The President determined to publish the first three Orders forthwith, and to leave the other for some further consideration. The impression left upon my mind by the whole discussion was, that while the President thought that the organization, equipment and arming of negroes, like other soldiers, would be productive of more evil than good, he was not unwilling that Commanders should, at their discretion, arm, for purely defensive purposes, slaves coming within their lines.
Mr. Stanton brought forward a proposition to draft 50,000 men. Mr. Seward proposed that the number should be 100,000. The President directed that, whatever number were drafted, should be a part of the 300,000 already called for. No decision was reached, however.

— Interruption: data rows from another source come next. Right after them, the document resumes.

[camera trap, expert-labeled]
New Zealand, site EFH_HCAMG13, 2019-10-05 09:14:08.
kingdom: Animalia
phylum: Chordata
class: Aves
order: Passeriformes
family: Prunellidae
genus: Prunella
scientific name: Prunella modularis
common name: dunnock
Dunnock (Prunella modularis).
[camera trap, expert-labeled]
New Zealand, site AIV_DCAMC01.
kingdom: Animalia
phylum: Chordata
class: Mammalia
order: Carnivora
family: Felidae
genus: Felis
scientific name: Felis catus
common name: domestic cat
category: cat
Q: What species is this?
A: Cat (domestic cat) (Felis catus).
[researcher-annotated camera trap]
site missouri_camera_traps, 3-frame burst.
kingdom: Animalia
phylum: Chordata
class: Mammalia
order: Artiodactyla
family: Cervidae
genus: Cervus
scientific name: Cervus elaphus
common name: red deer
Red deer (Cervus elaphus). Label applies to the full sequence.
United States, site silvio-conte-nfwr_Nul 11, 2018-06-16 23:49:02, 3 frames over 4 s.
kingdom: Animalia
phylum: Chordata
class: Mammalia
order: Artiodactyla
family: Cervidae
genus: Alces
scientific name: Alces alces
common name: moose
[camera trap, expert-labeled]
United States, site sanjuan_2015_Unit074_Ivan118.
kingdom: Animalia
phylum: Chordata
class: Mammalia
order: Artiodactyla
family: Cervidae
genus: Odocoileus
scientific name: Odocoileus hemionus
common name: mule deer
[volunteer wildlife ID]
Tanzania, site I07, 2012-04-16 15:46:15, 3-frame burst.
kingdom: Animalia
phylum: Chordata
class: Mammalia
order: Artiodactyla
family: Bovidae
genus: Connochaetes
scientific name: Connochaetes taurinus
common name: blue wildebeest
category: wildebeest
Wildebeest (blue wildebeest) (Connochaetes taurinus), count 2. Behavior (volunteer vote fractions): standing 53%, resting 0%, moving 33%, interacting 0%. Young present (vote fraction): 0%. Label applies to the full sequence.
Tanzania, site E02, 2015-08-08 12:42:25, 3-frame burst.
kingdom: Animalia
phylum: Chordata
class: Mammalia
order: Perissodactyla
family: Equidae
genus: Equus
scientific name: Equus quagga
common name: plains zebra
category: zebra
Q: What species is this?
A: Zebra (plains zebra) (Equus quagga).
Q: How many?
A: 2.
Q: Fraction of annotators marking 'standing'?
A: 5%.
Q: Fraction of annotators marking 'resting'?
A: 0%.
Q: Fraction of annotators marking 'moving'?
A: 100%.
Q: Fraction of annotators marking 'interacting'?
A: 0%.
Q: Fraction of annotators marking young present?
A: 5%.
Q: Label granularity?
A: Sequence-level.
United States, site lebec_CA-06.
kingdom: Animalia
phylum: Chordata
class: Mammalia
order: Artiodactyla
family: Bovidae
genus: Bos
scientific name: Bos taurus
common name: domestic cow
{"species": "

The issue of the proclamation split the cabinet. Historian John Niven wrote that Secretary of War Edwin M. “Stanton, who urged the immediate promulgation of this order, was startled at its scope. ‘The measure goes beyond anything I have recommended,’ he jotted down hastily on a piece of note paper. Attorney General Bates, whose inveterate conservatism sometimes took unusual turns, was the only Cabinet member who supported Stanton. Welles remained silent. Chase favored arming the Negroes, but he thought emancipation could be accomplished more efficiently, more quietly, and more safely by delegating it to the various theater commanders. Seward surprised everyone by vehemently opposing the issuance of any proclamation at that time.
President Lincoln writes Secretary of War Edwin M. Stanton: “I think it will be better to do nothing now which can be construed into a demand for troops in addition to the three hundred thousand for which we have recently called. We do not need more, nor, indeed, so many, if we could have the smaller number very soon. It is a very important consideration, too, that one recruit into an old regiment is nearly or quite equal in value to two in a new one. We can scarcely afford to forego any plan within our power, which may facilitate the filling of the old regiments with recruits. If, on consideration you are of opinion that this object can be advanced, by causing the Militia of the several states to be enrolled, and by drafts therefrom, you are at liberty to take the proper steps, and do so, provided that any number of recruits so obtained from any state within the next three months, shall, if practicable, be an abatement, of the quota of volunteers from such state under the recent call.
While emancipation was discussed in Washington, new military fronts began to form in northern Virginia. General George B. McClellan writes his wife: “I see that the [John] Pope bubble is likely to be suddenly collapsed — Stonewall Jackson is after him, & the paltry young man who wanted to teach me the art of war will in less than a week either be in full retreat or badly whipped. He will begin to learn the value of ‘entrenchments, lines of communication & of retreat, bases of supply etc’ — they will learn bye & bye.”